![]() |
| Seporsi Mie Jalak, kuliner khas Sabang yang menjadi favorit wisatawan saat berkunjung ke Pulau Weh. |
KABARHI.ID | Sabang – Menikmati keindahan laut dan panorama alam Pulau Weh rasanya belum lengkap tanpa mencicipi kuliner khas yang telah lama menjadi identitas Kota Sabang. Salah satu hidangan yang paling sering direkomendasikan kepada wisatawan adalah Mie Jalak, sajian sederhana yang hingga kini tetap memiliki tempat tersendiri di hati masyarakat maupun pengunjung.
Mie Jalak dikenal sebagai kuliner khas Sabang yang telah hadir selama puluhan tahun.
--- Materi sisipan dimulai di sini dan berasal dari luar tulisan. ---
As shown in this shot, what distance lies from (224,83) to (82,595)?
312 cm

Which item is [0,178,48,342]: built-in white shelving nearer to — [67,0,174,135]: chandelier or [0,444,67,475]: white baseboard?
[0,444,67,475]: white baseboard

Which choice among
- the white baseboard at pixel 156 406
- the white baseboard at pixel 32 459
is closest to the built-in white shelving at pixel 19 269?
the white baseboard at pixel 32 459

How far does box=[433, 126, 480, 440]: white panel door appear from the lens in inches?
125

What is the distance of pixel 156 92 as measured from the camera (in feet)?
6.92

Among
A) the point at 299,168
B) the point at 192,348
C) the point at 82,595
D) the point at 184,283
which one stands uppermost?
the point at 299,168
Hidangan berbahan dasar mie kuning tersebut menjadi salah satu menu yang banyak dicari wisatawan setelah mengunjungi berbagai destinasi populer di kawasan Pulau Weh.
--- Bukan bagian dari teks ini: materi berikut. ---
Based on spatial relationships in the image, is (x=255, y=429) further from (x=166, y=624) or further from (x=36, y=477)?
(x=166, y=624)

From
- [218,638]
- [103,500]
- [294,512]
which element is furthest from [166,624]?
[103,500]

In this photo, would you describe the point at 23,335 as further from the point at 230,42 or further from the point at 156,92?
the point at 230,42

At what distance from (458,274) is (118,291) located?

Keunikan Mie Jalak terletak pada perpaduan bahan dan bumbu yang memberikan cita rasa khas. Sajian ini umumnya dilengkapi dengan tauge segar, taburan bawang goreng, irisan cabai hijau, serta kerupuk yang menambah sensasi renyah saat disantap. Kombinasi tersebut menghadirkan rasa gurih yang sederhana namun tetap melekat di ingatan para penikmatnya.
Di berbagai warung yang telah lama menjual Mie Jalak, pengunjung kerap terlihat memenuhi tempat usaha, terutama saat akhir pekan dan musim liburan. Tidak sedikit wisatawan yang sengaja menyisihkan waktu untuk menikmati hidangan tersebut setelah beraktivitas di kawasan Iboih, Pulau Rubiah, maupun Titik Nol Kilometer Indonesia.
Popularitas Mie Jalak dinilai tetap bertahan karena cita rasanya yang terus dijaga dari generasi ke generasi. Pelaku usaha kuliner setempat masih mempertahankan resep tradisional yang telah digunakan selama bertahun-tahun sehingga karakter rasa khasnya tetap terpelihara.
Selain dikenal oleh wisatawan domestik, Mie Jalak juga mulai menarik perhatian wisatawan mancanegara yang berkunjung ke Sabang. Bagi sebagian wisatawan asing, kuliner tersebut menjadi salah satu cara untuk mengenal budaya lokal melalui cita rasa yang ditawarkan masyarakat setempat.
Keberadaan Mie Jalak memperlihatkan bahwa daya tarik Sabang tidak hanya berasal dari wisata bahari dan panorama alam. Kuliner tradisional juga memiliki peran penting dalam mendukung sektor pariwisata sekaligus memperkenalkan identitas daerah kepada para pengunjung.